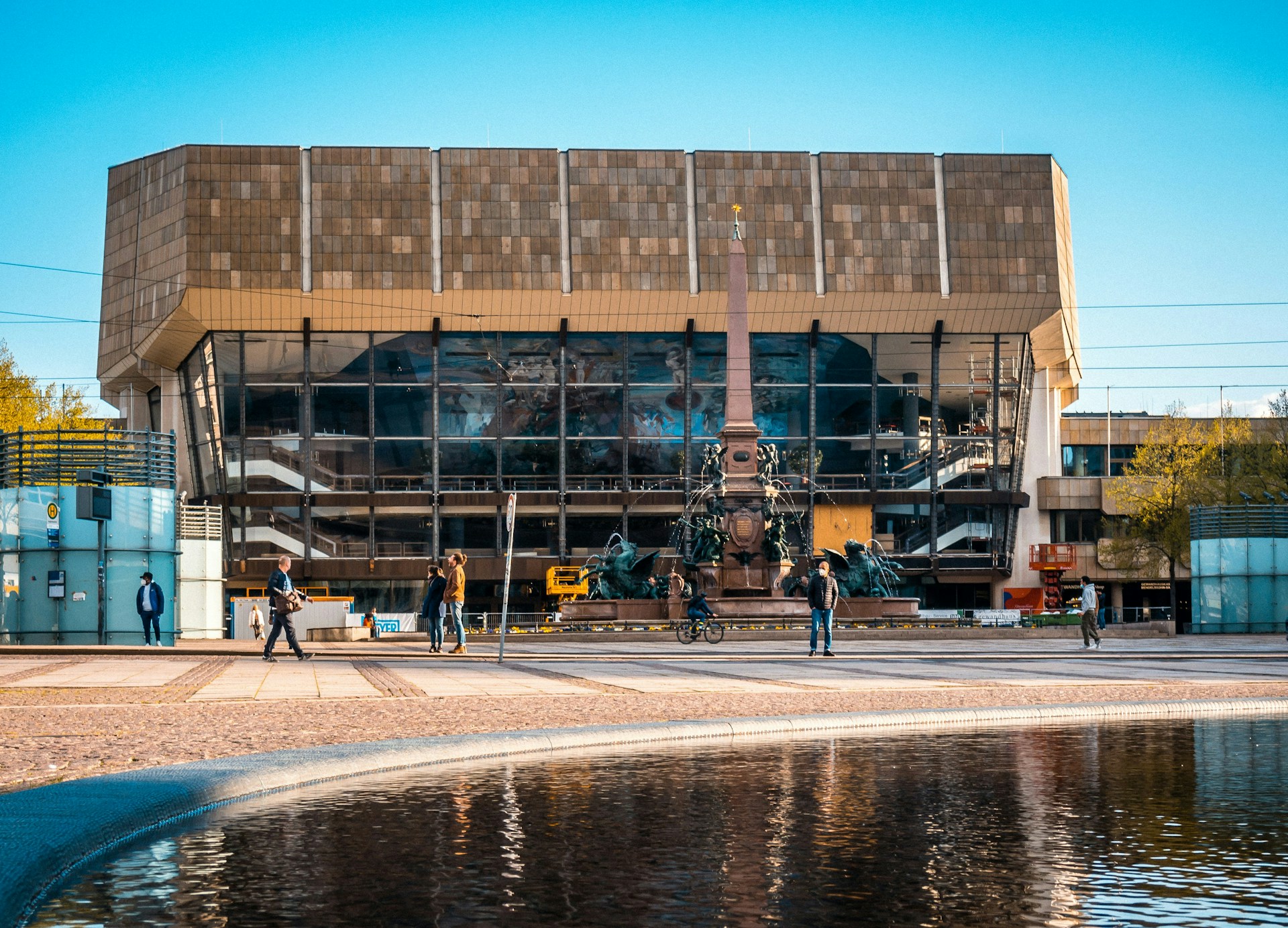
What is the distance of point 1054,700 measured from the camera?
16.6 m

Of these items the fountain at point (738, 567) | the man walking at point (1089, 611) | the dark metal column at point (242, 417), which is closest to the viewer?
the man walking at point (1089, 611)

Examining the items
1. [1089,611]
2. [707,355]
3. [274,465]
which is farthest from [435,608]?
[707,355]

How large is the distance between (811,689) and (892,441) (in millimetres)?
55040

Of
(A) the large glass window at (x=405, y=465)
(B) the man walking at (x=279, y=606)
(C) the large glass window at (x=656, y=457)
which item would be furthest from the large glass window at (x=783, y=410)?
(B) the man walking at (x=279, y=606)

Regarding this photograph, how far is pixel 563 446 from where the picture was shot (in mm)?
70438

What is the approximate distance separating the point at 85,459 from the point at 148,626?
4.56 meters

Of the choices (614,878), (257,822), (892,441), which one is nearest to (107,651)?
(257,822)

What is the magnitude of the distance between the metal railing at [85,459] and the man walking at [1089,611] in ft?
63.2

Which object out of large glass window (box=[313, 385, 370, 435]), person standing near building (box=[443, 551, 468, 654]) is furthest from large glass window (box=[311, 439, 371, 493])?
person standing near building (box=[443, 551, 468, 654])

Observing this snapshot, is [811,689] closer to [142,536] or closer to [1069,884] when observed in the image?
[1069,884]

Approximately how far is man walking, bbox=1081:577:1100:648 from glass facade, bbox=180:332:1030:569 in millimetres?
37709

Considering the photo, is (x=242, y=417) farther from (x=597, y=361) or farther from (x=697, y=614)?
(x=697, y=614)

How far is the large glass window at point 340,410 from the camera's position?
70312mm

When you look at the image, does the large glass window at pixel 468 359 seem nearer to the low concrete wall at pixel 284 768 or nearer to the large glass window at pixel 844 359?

* * *

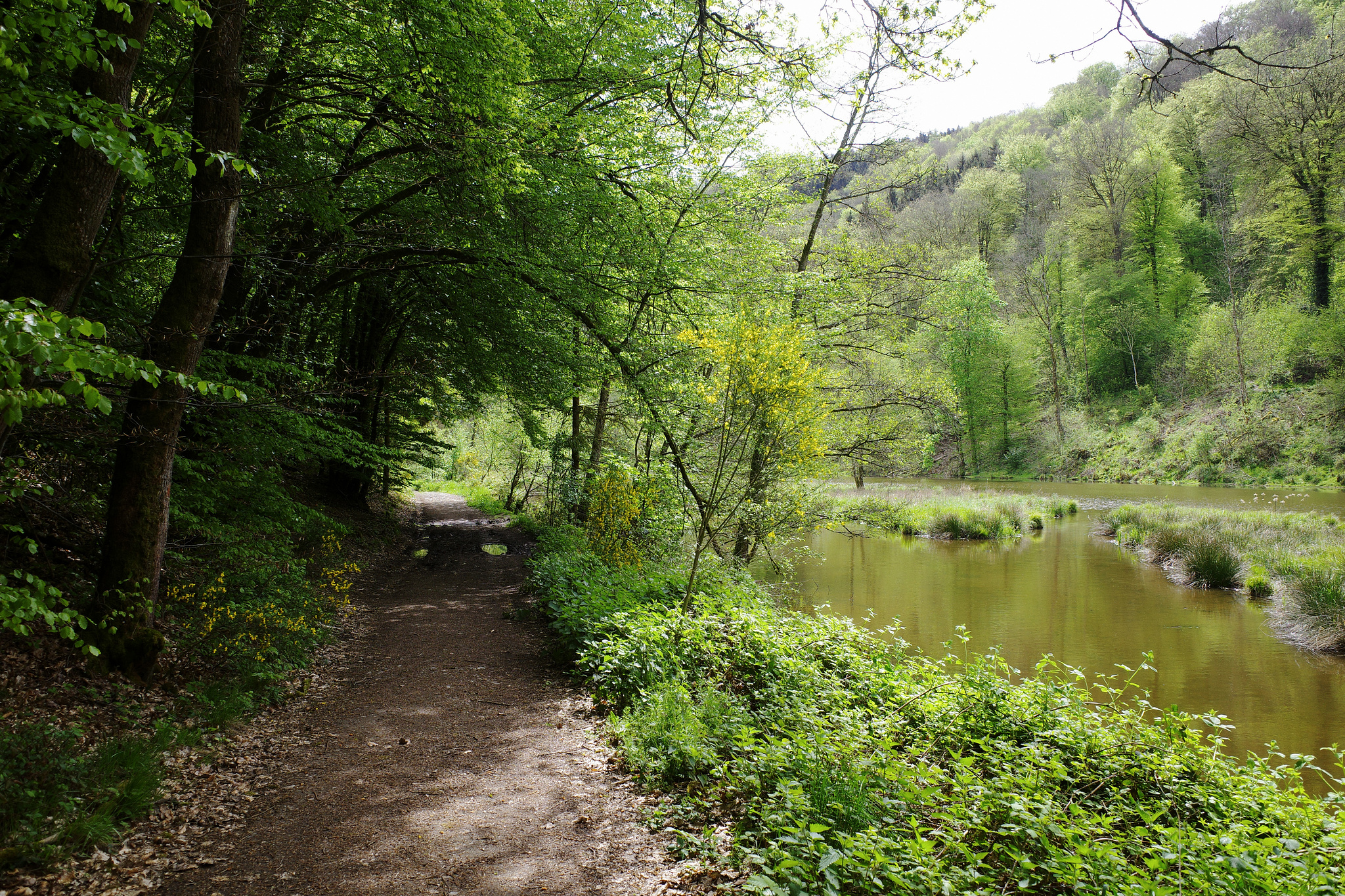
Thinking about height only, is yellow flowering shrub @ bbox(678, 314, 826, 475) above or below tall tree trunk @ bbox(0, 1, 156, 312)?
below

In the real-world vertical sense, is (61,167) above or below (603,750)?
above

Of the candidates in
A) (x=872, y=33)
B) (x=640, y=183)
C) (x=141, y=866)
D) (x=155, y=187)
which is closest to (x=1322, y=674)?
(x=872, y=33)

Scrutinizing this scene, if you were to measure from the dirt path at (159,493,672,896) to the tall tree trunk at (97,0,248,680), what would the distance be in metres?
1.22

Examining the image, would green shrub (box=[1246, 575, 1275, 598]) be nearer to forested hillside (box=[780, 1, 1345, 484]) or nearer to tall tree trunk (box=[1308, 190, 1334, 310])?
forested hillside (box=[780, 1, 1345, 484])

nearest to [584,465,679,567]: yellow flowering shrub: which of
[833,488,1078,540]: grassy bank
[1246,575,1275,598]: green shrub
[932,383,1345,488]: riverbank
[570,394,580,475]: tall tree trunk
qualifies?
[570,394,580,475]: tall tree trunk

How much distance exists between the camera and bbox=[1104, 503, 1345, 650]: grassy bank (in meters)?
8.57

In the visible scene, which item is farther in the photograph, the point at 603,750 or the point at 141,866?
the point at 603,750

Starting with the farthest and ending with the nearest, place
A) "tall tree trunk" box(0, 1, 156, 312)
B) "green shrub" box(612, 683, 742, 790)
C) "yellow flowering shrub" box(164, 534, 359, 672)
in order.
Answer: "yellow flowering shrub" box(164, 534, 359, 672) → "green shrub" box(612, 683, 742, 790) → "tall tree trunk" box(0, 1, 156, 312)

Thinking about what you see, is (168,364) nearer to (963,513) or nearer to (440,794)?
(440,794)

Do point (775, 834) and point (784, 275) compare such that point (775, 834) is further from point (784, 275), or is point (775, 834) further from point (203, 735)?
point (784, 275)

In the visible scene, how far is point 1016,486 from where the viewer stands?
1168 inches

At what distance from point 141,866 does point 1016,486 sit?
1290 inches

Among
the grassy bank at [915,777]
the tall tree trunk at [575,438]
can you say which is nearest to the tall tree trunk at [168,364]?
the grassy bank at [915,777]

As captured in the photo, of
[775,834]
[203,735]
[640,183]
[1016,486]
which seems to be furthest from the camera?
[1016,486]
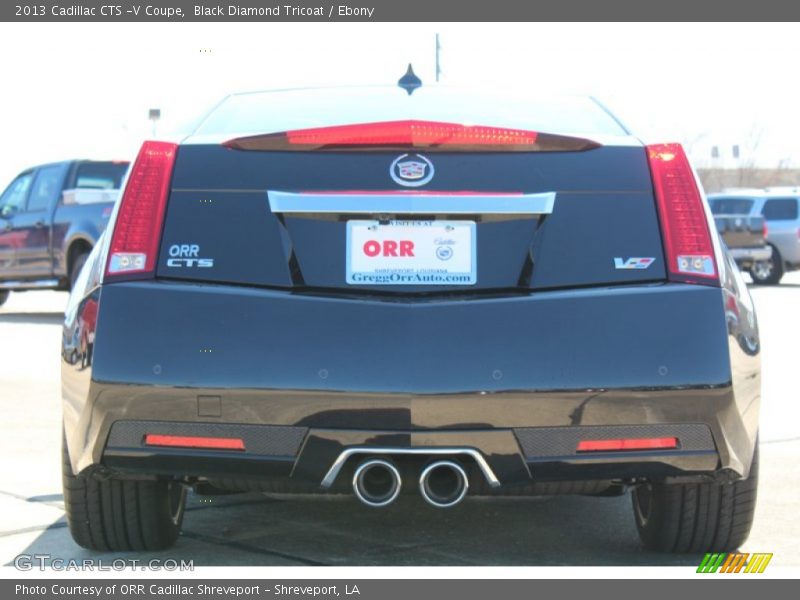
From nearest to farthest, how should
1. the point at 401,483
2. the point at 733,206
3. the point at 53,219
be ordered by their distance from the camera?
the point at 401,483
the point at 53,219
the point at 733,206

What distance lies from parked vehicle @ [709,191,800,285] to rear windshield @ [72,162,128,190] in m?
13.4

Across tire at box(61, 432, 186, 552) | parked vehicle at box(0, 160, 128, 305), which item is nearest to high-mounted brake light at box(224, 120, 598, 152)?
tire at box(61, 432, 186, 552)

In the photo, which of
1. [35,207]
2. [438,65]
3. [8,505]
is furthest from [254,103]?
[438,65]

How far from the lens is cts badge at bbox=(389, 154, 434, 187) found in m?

## Challenge
Report every line in the listing above that contains the word "vehicle".

## Solution to this problem
What distance lies from parked vehicle @ [709,191,800,285] to rear windshield @ [72,162,128,190] in m?
Across tire at box(61, 432, 186, 552) | parked vehicle at box(0, 160, 128, 305), which item is nearest to high-mounted brake light at box(224, 120, 598, 152)?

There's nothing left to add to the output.